Chunk! He reeled in the saddle, cursed wrathfully, and recovered. Only one such voice in Arabia, and only one man who could digest such a blow: Red O’Hara.
“Hold it, Red!” shouted Farrell, ducking the answering pistol blast.
“Pile on!” said O’Hara, wheeling his beast.
“Just a second—”
The Imam’s cavalry was perilously near, but Farrell had urgent business. He turned, booted Habeeb headlong into the gloom, then swung to the saddle.
“Sure, and I got the breaks,” explained O’Hara, as they raced southward. “She was a fine figure of a woman, and she slipped a knife into my cell. So we stole some camels and I came to get you.”
It was only then that Farrell noted that O’Hara’s companion was a woman.
“You have all the luck, Red,” concluded Farrell, as he told how he had almost escaped the governor of Hodeidah.
“And what do you say her name was?” demanded O’Hara. “Not the fat one, but her maid.”
“Zayda.”
“Zayda, eh?”
There was something odd about O’Hara’s voice; but what confirmed Farrell’s suspicions was the soft laugh of their companion, and the lowering of her veil.
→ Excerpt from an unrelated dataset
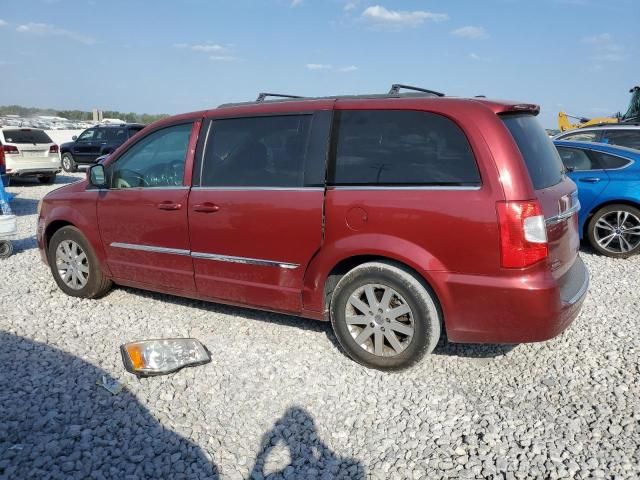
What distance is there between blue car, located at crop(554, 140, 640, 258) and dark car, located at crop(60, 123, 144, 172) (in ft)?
49.0

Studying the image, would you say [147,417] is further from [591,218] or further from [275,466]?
[591,218]

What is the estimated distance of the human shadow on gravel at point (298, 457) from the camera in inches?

Zayda herself! For a long moment the silence was broken only by the padding of feet of the camels. The sudden chill was not from the desert night.
“And so you got me out of jail just to do him a favor?” growled O’Hara.
“You big louse, as if you had any kick coming!” retorted Farrell. “After a week across the desert with her!”
Then Zayda interposed: and her solution of the tangle was simple.
A long, three-cornered exchange of glances in the moonlight, and grimness expanded into grins.
“Be good, now, and ain’t our girl got the answer!” admitted O’Hara. Then he frowned, and demanded: “But what’s this polyandry stuff she’s talking about?”
“Oh, that?” Farrell chuckled. “That’s the great ambition of every Arab woman. But now that that’s settled, let’s dope out some alibi to hand Ibn Saoud for the way we muffed that job of spying.”
O’Hara snorted.
“To hell with Ibn Saoud and the rest o’ them kings until we find out how our girl’s idea works out!”